Via libera alla dose unica per i guariti dal Covid

By on 4 Marzo 2021

Non serve il richiamo del vaccino per chi ha già avuto il coronavirus: il via libera arriva dal ministero della Salute in una circolare firmata dal direttore della Prevenzione, Gianni Rezza. “E’ possibile considerare la somministrazione di un’unica dose di vaccino” anti-Covid-19 nei soggetti con “pregressa infezione da SARS-CoV-2 (decorsa in maniera sintomatica o asintomatica), si legge nel documento ‘Vaccinazione dei soggetti che hanno avuto un’infezione da SARS-CoV-2’.

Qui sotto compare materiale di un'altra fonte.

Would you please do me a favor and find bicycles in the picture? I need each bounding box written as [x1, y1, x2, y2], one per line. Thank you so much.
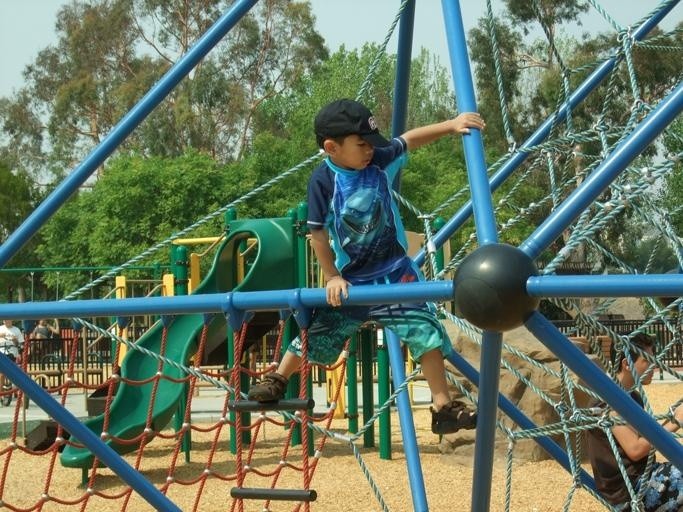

La circolare specifica però che la somministrazione di un’unica dose è possibile, “purché la vaccinazione venga eseguita ad almeno 3 mesi di distanza dalla documentata infezione e preferibilmente entro i 6 mesi dalla stessa”. Ma le raccomandazioni, si legge, “potrebbero essere oggetto di rivisitazione qualora dovessero emergere e diffondersi varianti connotate da un particolare rischio di reinfezione“.

La possibilità di un’unica dose, inoltre, “non è da intendersi applicabile ai soggetti che presentino condizioni di immunodeficienza, primitiva o secondaria a trattamenti farmacologici”. In questi soggetti, si legge nel documento, “non essendo prevedibile la protezione immunologica conferita dall’infezione da SARS-CoV-2 e la durata della stessa, si raccomanda di proseguire con la schedula vaccinale proposta (doppia dose per i tre vaccini a oggi disponibili)”.

Lunedì primo marzo l’Agenzia italiana del farmaco (Aifa) aveva dato l’indicazione di somministrare un’unica dose, senza dunque alcun richiamo, per la vaccinazione dei soggetti che hanno già contratto Covid-19. L’iniezione, era il parere dell’Aifa, è da effettuarsi entro 6 mesi dalla guarigione da Covid-19.